**** STUDY MATERIAL

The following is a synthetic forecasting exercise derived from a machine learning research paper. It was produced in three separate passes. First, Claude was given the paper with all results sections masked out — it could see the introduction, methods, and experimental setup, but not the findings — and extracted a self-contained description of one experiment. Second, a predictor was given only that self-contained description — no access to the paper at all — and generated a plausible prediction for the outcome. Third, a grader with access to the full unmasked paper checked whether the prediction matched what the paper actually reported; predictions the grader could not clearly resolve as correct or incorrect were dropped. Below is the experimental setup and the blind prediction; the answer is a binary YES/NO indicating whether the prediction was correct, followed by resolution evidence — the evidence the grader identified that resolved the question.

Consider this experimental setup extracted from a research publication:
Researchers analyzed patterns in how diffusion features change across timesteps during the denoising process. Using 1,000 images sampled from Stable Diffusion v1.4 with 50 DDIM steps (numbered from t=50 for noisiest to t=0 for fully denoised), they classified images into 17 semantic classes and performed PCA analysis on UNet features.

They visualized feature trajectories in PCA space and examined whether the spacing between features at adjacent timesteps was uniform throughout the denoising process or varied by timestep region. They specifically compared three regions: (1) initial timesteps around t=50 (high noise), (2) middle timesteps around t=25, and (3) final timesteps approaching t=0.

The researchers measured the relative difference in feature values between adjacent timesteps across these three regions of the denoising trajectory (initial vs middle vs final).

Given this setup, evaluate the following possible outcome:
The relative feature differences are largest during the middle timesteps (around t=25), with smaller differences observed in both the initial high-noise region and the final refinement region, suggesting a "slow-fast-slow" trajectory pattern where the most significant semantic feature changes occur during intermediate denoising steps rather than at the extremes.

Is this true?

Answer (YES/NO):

********

- [EXERCISE BRIEF]: Write each line of the data down again exactly as it reads.

- [RESPONSE FOR THIS EXERCISE]:
The following is a synthetic forecasting exercise derived from a machine learning research paper. It was produced in three separate passes. First, Claude was given the paper with all results sections masked out — it could see the introduction, methods, and experimental setup, but not the findings — and extracted a self-contained description of one experiment. Second, a predictor was given only that self-contained description — no access to the paper at all — and generated a plausible prediction for the outcome. Third, a grader with access to the full unmasked paper checked whether the prediction matched what the paper actually reported; predictions the grader could not clearly resolve as correct or incorrect were dropped. Below is the experimental setup and the blind prediction; the answer is a binary YES/NO indicating whether the prediction was correct, followed by resolution evidence — the evidence the grader identified that resolved the question.

Consider this experimental setup extracted from a research publication:
Researchers analyzed patterns in how diffusion features change across timesteps during the denoising process. Using 1,000 images sampled from Stable Diffusion v1.4 with 50 DDIM steps (numbered from t=50 for noisiest to t=0 for fully denoised), they classified images into 17 semantic classes and performed PCA analysis on UNet features.

They visualized feature trajectories in PCA space and examined whether the spacing between features at adjacent timesteps was uniform throughout the denoising process or varied by timestep region. They specifically compared three regions: (1) initial timesteps around t=50 (high noise), (2) middle timesteps around t=25, and (3) final timesteps approaching t=0.

The researchers measured the relative difference in feature values between adjacent timesteps across these three regions of the denoising trajectory (initial vs middle vs final).

Given this setup, evaluate the following possible outcome:
The relative feature differences are largest during the middle timesteps (around t=25), with smaller differences observed in both the initial high-noise region and the final refinement region, suggesting a "slow-fast-slow" trajectory pattern where the most significant semantic feature changes occur during intermediate denoising steps rather than at the extremes.

Is this true?

Answer (YES/NO):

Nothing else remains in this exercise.